WORK INSTRUCTIONS: Skip the images. Copy the records exactly as written.

— start of MATERIAL FOR THIS TASK —

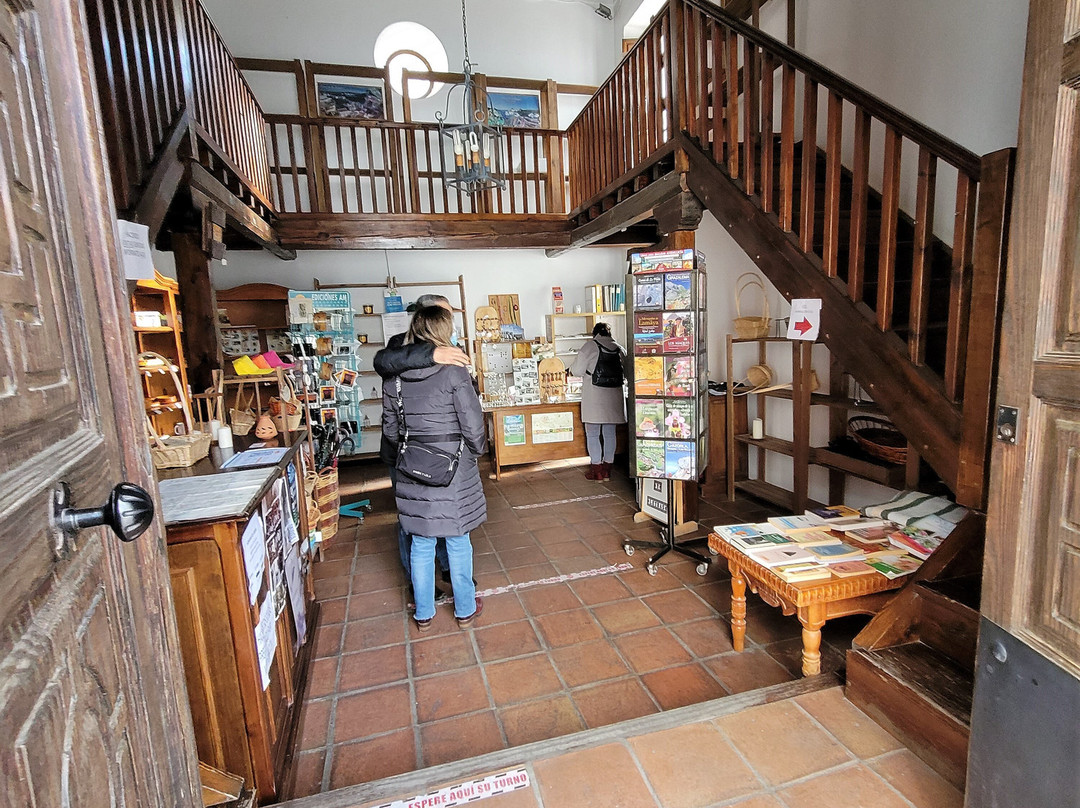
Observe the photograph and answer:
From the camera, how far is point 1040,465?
117 centimetres

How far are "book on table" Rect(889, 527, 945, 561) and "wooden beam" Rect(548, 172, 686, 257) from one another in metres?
2.33

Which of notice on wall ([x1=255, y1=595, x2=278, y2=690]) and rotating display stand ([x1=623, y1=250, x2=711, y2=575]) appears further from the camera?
rotating display stand ([x1=623, y1=250, x2=711, y2=575])

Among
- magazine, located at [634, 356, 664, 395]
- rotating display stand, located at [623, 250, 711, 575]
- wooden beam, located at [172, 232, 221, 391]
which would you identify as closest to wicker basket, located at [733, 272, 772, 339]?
rotating display stand, located at [623, 250, 711, 575]

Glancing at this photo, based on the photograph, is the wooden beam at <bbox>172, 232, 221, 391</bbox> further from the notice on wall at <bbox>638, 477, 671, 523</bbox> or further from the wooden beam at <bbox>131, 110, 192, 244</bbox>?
the notice on wall at <bbox>638, 477, 671, 523</bbox>

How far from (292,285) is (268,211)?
1.63 metres

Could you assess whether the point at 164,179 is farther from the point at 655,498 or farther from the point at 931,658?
the point at 931,658

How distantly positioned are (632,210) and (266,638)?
3.74 metres

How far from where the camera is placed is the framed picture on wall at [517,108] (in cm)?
695

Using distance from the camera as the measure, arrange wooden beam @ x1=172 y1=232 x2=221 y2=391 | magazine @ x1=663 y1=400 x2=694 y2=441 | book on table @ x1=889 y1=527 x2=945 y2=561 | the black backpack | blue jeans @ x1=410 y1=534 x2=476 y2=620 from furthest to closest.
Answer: the black backpack → wooden beam @ x1=172 y1=232 x2=221 y2=391 → magazine @ x1=663 y1=400 x2=694 y2=441 → blue jeans @ x1=410 y1=534 x2=476 y2=620 → book on table @ x1=889 y1=527 x2=945 y2=561

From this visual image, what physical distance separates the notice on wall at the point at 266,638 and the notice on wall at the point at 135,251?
1164mm

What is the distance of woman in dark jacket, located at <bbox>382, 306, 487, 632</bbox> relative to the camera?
2.62 m

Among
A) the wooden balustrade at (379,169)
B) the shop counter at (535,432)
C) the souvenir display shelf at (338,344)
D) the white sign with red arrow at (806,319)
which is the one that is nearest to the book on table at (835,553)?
the white sign with red arrow at (806,319)

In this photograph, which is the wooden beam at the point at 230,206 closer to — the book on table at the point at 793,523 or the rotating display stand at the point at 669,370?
the rotating display stand at the point at 669,370

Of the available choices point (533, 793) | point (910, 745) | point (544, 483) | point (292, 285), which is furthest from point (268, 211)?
point (910, 745)
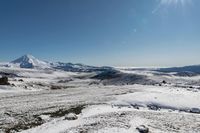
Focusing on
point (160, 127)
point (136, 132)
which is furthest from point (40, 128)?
point (160, 127)

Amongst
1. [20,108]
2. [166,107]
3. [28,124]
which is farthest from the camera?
[166,107]

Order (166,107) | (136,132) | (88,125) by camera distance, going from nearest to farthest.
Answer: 1. (136,132)
2. (88,125)
3. (166,107)

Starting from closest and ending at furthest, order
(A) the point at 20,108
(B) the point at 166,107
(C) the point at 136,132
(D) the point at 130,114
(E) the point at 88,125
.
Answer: (C) the point at 136,132 < (E) the point at 88,125 < (D) the point at 130,114 < (A) the point at 20,108 < (B) the point at 166,107

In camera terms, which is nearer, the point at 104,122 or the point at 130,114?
the point at 104,122

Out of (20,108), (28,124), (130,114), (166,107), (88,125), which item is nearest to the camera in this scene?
(88,125)

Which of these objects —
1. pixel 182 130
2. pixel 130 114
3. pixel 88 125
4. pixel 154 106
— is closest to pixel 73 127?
pixel 88 125

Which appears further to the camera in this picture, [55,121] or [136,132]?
[55,121]

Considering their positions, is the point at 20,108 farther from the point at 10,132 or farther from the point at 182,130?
the point at 182,130

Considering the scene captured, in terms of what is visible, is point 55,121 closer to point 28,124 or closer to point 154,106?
point 28,124

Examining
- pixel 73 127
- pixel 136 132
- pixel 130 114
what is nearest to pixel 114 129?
pixel 136 132
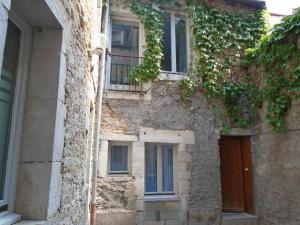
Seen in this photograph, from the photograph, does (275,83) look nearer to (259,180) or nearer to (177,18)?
(259,180)

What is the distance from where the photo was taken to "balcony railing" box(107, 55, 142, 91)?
5.91 m

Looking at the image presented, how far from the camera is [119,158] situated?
18.2ft

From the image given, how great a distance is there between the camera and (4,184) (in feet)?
4.85

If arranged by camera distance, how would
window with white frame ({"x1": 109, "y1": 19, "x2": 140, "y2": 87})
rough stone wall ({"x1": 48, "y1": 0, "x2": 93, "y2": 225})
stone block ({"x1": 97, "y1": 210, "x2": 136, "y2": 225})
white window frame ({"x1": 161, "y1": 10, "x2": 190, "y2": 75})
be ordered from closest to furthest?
rough stone wall ({"x1": 48, "y1": 0, "x2": 93, "y2": 225}), stone block ({"x1": 97, "y1": 210, "x2": 136, "y2": 225}), window with white frame ({"x1": 109, "y1": 19, "x2": 140, "y2": 87}), white window frame ({"x1": 161, "y1": 10, "x2": 190, "y2": 75})

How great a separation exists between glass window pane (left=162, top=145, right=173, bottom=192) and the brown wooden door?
1464 mm

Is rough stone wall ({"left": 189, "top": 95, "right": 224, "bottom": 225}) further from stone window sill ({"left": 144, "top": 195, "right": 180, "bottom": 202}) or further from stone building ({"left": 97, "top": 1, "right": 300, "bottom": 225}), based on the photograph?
stone window sill ({"left": 144, "top": 195, "right": 180, "bottom": 202})

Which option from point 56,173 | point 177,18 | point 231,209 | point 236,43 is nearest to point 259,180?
point 231,209

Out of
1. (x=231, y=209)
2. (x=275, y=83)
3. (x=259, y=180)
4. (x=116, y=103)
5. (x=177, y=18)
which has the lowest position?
(x=231, y=209)

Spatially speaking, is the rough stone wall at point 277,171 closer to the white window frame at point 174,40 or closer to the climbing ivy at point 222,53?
the climbing ivy at point 222,53

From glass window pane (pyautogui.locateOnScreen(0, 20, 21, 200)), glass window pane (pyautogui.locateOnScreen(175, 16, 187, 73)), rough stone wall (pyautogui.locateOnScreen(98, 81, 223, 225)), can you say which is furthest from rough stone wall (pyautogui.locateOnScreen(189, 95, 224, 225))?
glass window pane (pyautogui.locateOnScreen(0, 20, 21, 200))

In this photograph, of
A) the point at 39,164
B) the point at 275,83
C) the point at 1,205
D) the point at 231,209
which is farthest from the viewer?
the point at 231,209

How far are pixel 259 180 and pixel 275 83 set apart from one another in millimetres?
2036

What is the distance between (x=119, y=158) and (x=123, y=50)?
2.46m

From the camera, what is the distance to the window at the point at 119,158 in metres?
5.47
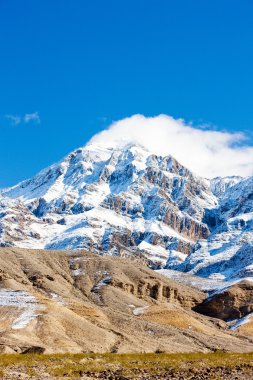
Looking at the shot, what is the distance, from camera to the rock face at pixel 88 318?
102 meters

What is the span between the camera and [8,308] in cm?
11775

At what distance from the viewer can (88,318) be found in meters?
131

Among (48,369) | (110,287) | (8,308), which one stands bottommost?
(48,369)

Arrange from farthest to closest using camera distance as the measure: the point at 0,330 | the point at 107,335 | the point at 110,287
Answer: the point at 110,287 → the point at 107,335 → the point at 0,330

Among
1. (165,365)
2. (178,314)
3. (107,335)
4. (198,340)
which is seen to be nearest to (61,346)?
(107,335)

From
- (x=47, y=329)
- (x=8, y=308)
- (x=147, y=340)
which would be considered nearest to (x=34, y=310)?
(x=8, y=308)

— end of MATERIAL FOR THIS TASK —

OUTPUT OF THE EXERCISE:
Observe the photograph and answer:
From the camera, how far is point 1040,465?
117 centimetres

How far are "book on table" Rect(889, 527, 945, 561) and "wooden beam" Rect(548, 172, 686, 257) from one another in metres?
2.33

Which of notice on wall ([x1=255, y1=595, x2=278, y2=690]) and rotating display stand ([x1=623, y1=250, x2=711, y2=575]) appears further from the camera?
rotating display stand ([x1=623, y1=250, x2=711, y2=575])

Among
- magazine, located at [634, 356, 664, 395]
- rotating display stand, located at [623, 250, 711, 575]
- wooden beam, located at [172, 232, 221, 391]
which would you identify as closest to wicker basket, located at [733, 272, 772, 339]?
rotating display stand, located at [623, 250, 711, 575]

Glancing at this photo, based on the photograph, is the wooden beam at <bbox>172, 232, 221, 391</bbox> further from the notice on wall at <bbox>638, 477, 671, 523</bbox> or further from the wooden beam at <bbox>131, 110, 192, 244</bbox>?
the notice on wall at <bbox>638, 477, 671, 523</bbox>

How far from (292,285) is (268,211)?
1.63 metres

Could you assess whether the point at 164,179 is farther from the point at 655,498 or farther from the point at 931,658?
the point at 931,658

How distantly positioned are (632,210) and (266,638)?
3.74 metres

How far from where the camera is placed is the framed picture on wall at [517,108] (in cm)?
695

Using distance from the camera as the measure, arrange wooden beam @ x1=172 y1=232 x2=221 y2=391 | magazine @ x1=663 y1=400 x2=694 y2=441 | book on table @ x1=889 y1=527 x2=945 y2=561 | the black backpack | blue jeans @ x1=410 y1=534 x2=476 y2=620 from furthest to closest.
Answer: the black backpack → wooden beam @ x1=172 y1=232 x2=221 y2=391 → magazine @ x1=663 y1=400 x2=694 y2=441 → blue jeans @ x1=410 y1=534 x2=476 y2=620 → book on table @ x1=889 y1=527 x2=945 y2=561

From this visual image, what physical distance separates the notice on wall at the point at 266,638 and the notice on wall at the point at 135,251?
1164mm

What is the distance of woman in dark jacket, located at <bbox>382, 306, 487, 632</bbox> relative to the camera?
2.62 m

Among
A) the wooden balustrade at (379,169)
B) the shop counter at (535,432)
C) the souvenir display shelf at (338,344)
D) the white sign with red arrow at (806,319)
which is the one that is nearest to the book on table at (835,553)?
the white sign with red arrow at (806,319)

In this photograph, which is the wooden beam at the point at 230,206 closer to — the book on table at the point at 793,523 or the rotating display stand at the point at 669,370?
the rotating display stand at the point at 669,370

Of the available choices point (533, 793) | point (910, 745) | point (544, 483) | point (292, 285), which is furthest from point (268, 211)?
point (910, 745)
Focusing on
point (160, 127)
point (136, 132)
which is furthest from point (40, 128)?
point (160, 127)

Amongst
1. [20,108]
2. [166,107]
3. [28,124]
which is farthest from the camera?
[166,107]

Order (166,107) | (136,132) | (88,125) by camera distance, going from nearest to farthest.
Answer: 1. (136,132)
2. (88,125)
3. (166,107)

Starting from closest and ending at furthest, order
(A) the point at 20,108
(B) the point at 166,107
(C) the point at 136,132
(D) the point at 130,114
(E) the point at 88,125
.
Answer: (C) the point at 136,132 < (E) the point at 88,125 < (D) the point at 130,114 < (A) the point at 20,108 < (B) the point at 166,107

In camera terms, which is nearer, the point at 104,122 or the point at 130,114?
the point at 104,122

Out of (20,108), (28,124), (130,114), (166,107), (88,125), which item is nearest to the camera in this scene?
(88,125)

Which of these objects —
1. pixel 182 130
2. pixel 130 114
3. pixel 88 125
4. pixel 154 106
— is closest to pixel 73 127?
pixel 88 125

Which appears further to the camera in this picture, [55,121] or [136,132]?
[55,121]

Considering their positions, is the point at 20,108 farther from the point at 10,132 or farther from the point at 182,130?
the point at 182,130

Considering the scene captured, in terms of what is visible, is point 55,121 closer to point 28,124 or closer to point 154,106?
point 28,124

Examining
- pixel 73 127
- pixel 136 132
- pixel 130 114
what is nearest to pixel 114 129?
pixel 136 132
Seen in this photograph, from the photograph, does (275,83) look nearer to (259,180) or nearer to (177,18)?
(259,180)

What is the distance from where the photo was taken to "balcony railing" box(107, 55, 142, 91)?
5.91 m

Looking at the image presented, how far from the camera is [119,158] situated?
18.2ft

From the image given, how great a distance is there between the camera and (4,184) (in feet)?
4.85

If arranged by camera distance, how would
window with white frame ({"x1": 109, "y1": 19, "x2": 140, "y2": 87})
rough stone wall ({"x1": 48, "y1": 0, "x2": 93, "y2": 225})
stone block ({"x1": 97, "y1": 210, "x2": 136, "y2": 225})
white window frame ({"x1": 161, "y1": 10, "x2": 190, "y2": 75})
be ordered from closest to furthest?
rough stone wall ({"x1": 48, "y1": 0, "x2": 93, "y2": 225}), stone block ({"x1": 97, "y1": 210, "x2": 136, "y2": 225}), window with white frame ({"x1": 109, "y1": 19, "x2": 140, "y2": 87}), white window frame ({"x1": 161, "y1": 10, "x2": 190, "y2": 75})

How great a separation exists between glass window pane (left=162, top=145, right=173, bottom=192) and the brown wooden door?
1464 mm

Is rough stone wall ({"left": 189, "top": 95, "right": 224, "bottom": 225}) further from stone window sill ({"left": 144, "top": 195, "right": 180, "bottom": 202}) or further from stone building ({"left": 97, "top": 1, "right": 300, "bottom": 225}), based on the photograph?
stone window sill ({"left": 144, "top": 195, "right": 180, "bottom": 202})

Which option from point 56,173 | point 177,18 | point 231,209 | point 236,43 is nearest to point 259,180?
point 231,209

Out of
1. (x=231, y=209)
2. (x=275, y=83)
3. (x=259, y=180)
4. (x=116, y=103)
5. (x=177, y=18)
which has the lowest position?
(x=231, y=209)

Spatially speaking, is the rough stone wall at point 277,171 closer to the white window frame at point 174,40 or closer to the climbing ivy at point 222,53?
the climbing ivy at point 222,53

From glass window pane (pyautogui.locateOnScreen(0, 20, 21, 200)), glass window pane (pyautogui.locateOnScreen(175, 16, 187, 73)), rough stone wall (pyautogui.locateOnScreen(98, 81, 223, 225)), can you say which is furthest from rough stone wall (pyautogui.locateOnScreen(189, 95, 224, 225))?
glass window pane (pyautogui.locateOnScreen(0, 20, 21, 200))

In this photograph, of
A) the point at 39,164
B) the point at 275,83
C) the point at 1,205
D) the point at 231,209
which is farthest from the viewer?
the point at 231,209

How far are pixel 259 180 and pixel 275 83 set apart from one another in millimetres?
2036

What is the distance between (x=119, y=158) and (x=123, y=50)?
2.46m

From the camera, what is the distance to the window at the point at 119,158 in metres?
5.47
Looking at the shot, what is the distance, from camera to the rock face at pixel 88 318?
102 meters

What is the span between the camera and [8,308] in cm?
11775

At what distance from the viewer can (88,318) be found in meters?
131

Among (48,369) | (110,287) | (8,308), which one stands bottommost?
(48,369)

Arrange from farthest to closest using camera distance as the measure: the point at 0,330 | the point at 107,335 | the point at 110,287
Answer: the point at 110,287 → the point at 107,335 → the point at 0,330

Among
1. (165,365)
2. (178,314)
3. (107,335)
4. (198,340)
which is seen to be nearest to (61,346)?
(107,335)

From
- (x=47, y=329)
- (x=8, y=308)
- (x=147, y=340)
which would be considered nearest to (x=34, y=310)?
(x=8, y=308)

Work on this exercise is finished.